**Exercise data**:
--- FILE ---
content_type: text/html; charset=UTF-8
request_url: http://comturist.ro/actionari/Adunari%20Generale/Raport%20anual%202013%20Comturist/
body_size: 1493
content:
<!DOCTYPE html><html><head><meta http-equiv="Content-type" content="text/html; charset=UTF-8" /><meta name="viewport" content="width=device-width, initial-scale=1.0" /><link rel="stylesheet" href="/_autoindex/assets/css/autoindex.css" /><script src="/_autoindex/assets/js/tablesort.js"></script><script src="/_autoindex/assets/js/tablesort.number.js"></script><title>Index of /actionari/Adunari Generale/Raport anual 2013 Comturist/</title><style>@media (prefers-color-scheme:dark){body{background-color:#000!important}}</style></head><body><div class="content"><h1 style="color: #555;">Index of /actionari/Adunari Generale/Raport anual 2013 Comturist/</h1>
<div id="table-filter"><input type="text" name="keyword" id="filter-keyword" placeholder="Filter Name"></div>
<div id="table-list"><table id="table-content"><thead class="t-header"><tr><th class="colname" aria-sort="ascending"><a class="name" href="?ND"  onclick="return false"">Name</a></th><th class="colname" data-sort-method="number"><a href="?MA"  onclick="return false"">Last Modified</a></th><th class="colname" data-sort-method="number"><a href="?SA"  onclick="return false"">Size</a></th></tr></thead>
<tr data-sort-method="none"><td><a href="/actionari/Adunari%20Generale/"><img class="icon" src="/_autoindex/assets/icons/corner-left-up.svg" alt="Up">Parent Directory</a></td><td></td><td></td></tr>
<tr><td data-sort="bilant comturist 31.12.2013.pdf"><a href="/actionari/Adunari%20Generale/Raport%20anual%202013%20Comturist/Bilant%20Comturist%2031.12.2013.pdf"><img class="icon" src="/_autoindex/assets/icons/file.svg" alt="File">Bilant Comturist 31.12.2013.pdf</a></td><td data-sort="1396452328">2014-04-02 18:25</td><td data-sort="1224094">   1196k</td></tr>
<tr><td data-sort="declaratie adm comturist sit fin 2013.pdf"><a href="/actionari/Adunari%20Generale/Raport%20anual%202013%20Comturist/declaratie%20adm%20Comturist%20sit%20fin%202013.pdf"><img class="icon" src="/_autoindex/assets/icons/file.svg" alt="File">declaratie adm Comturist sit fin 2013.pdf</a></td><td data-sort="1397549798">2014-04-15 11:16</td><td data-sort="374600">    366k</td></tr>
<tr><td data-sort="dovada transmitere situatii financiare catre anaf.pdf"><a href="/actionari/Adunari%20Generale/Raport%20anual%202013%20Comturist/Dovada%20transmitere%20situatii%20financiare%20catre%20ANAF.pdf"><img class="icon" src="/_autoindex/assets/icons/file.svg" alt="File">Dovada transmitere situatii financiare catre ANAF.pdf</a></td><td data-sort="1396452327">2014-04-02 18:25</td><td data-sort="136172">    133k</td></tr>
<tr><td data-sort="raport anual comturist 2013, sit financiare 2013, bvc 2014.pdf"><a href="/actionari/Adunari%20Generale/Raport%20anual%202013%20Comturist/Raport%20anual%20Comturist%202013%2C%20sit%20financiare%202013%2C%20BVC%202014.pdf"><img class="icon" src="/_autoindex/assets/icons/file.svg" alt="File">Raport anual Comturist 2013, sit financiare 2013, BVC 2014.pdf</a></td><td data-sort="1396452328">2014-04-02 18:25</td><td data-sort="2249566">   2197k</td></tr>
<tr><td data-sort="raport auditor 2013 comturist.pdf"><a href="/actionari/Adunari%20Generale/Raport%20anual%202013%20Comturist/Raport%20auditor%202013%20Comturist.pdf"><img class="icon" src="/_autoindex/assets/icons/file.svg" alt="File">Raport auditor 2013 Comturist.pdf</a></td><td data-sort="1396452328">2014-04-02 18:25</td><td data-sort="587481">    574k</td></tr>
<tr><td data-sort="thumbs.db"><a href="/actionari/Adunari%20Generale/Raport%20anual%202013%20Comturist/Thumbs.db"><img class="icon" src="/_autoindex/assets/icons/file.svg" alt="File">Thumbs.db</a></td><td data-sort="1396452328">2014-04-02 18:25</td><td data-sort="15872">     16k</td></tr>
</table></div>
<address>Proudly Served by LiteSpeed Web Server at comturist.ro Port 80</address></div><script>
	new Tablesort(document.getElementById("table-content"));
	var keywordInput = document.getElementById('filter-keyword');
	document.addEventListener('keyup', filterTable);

**What this task involves**:
Every entry in the listing must be retyped exactly.

**Solved exercise**:
--- FILE ---
content_type: text/html; charset=UTF-8
request_url: http://comturist.ro/actionari/Adunari%20Generale/Raport%20anual%202013%20Comturist/
body_size: 1493
content:
<!DOCTYPE html><html><head><meta http-equiv="Content-type" content="text/html; charset=UTF-8" /><meta name="viewport" content="width=device-width, initial-scale=1.0" /><link rel="stylesheet" href="/_autoindex/assets/css/autoindex.css" /><script src="/_autoindex/assets/js/tablesort.js"></script><script src="/_autoindex/assets/js/tablesort.number.js"></script><title>Index of /actionari/Adunari Generale/Raport anual 2013 Comturist/</title><style>@media (prefers-color-scheme:dark){body{background-color:#000!important}}</style></head><body><div class="content"><h1 style="color: #555;">Index of /actionari/Adunari Generale/Raport anual 2013 Comturist/</h1>
<div id="table-filter"><input type="text" name="keyword" id="filter-keyword" placeholder="Filter Name"></div>
<div id="table-list"><table id="table-content"><thead class="t-header"><tr><th class="colname" aria-sort="ascending"><a class="name" href="?ND"  onclick="return false"">Name</a></th><th class="colname" data-sort-method="number"><a href="?MA"  onclick="return false"">Last Modified</a></th><th class="colname" data-sort-method="number"><a href="?SA"  onclick="return false"">Size</a></th></tr></thead>
<tr data-sort-method="none"><td><a href="/actionari/Adunari%20Generale/"><img class="icon" src="/_autoindex/assets/icons/corner-left-up.svg" alt="Up">Parent Directory</a></td><td></td><td></td></tr>
<tr><td data-sort="bilant comturist 31.12.2013.pdf"><a href="/actionari/Adunari%20Generale/Raport%20anual%202013%20Comturist/Bilant%20Comturist%2031.12.2013.pdf"><img class="icon" src="/_autoindex/assets/icons/file.svg" alt="File">Bilant Comturist 31.12.2013.pdf</a></td><td data-sort="1396452328">2014-04-02 18:25</td><td data-sort="1224094">   1196k</td></tr>
<tr><td data-sort="declaratie adm comturist sit fin 2013.pdf"><a href="/actionari/Adunari%20Generale/Raport%20anual%202013%20Comturist/declaratie%20adm%20Comturist%20sit%20fin%202013.pdf"><img class="icon" src="/_autoindex/assets/icons/file.svg" alt="File">declaratie adm Comturist sit fin 2013.pdf</a></td><td data-sort="1397549798">2014-04-15 11:16</td><td data-sort="374600">    366k</td></tr>
<tr><td data-sort="dovada transmitere situatii financiare catre anaf.pdf"><a href="/actionari/Adunari%20Generale/Raport%20anual%202013%20Comturist/Dovada%20transmitere%20situatii%20financiare%20catre%20ANAF.pdf"><img class="icon" src="/_autoindex/assets/icons/file.svg" alt="File">Dovada transmitere situatii financiare catre ANAF.pdf</a></td><td data-sort="1396452327">2014-04-02 18:25</td><td data-sort="136172">    133k</td></tr>
<tr><td data-sort="raport anual comturist 2013, sit financiare 2013, bvc 2014.pdf"><a href="/actionari/Adunari%20Generale/Raport%20anual%202013%20Comturist/Raport%20anual%20Comturist%202013%2C%20sit%20financiare%202013%2C%20BVC%202014.pdf"><img class="icon" src="/_autoindex/assets/icons/file.svg" alt="File">Raport anual Comturist 2013, sit financiare 2013, BVC 2014.pdf</a></td><td data-sort="1396452328">2014-04-02 18:25</td><td data-sort="2249566">   2197k</td></tr>
<tr><td data-sort="raport auditor 2013 comturist.pdf"><a href="/actionari/Adunari%20Generale/Raport%20anual%202013%20Comturist/Raport%20auditor%202013%20Comturist.pdf"><img class="icon" src="/_autoindex/assets/icons/file.svg" alt="File">Raport auditor 2013 Comturist.pdf</a></td><td data-sort="1396452328">2014-04-02 18:25</td><td data-sort="587481">    574k</td></tr>
<tr><td data-sort="thumbs.db"><a href="/actionari/Adunari%20Generale/Raport%20anual%202013%20Comturist/Thumbs.db"><img class="icon" src="/_autoindex/assets/icons/file.svg" alt="File">Thumbs.db</a></td><td data-sort="1396452328">2014-04-02 18:25</td><td data-sort="15872">     16k</td></tr>
</table></div>
<address>Proudly Served by LiteSpeed Web Server at comturist.ro Port 80</address></div><script>
	new Tablesort(document.getElementById("table-content"));
	var keywordInput = document.getElementById('filter-keyword');
	document.addEventListener('keyup', filterTable);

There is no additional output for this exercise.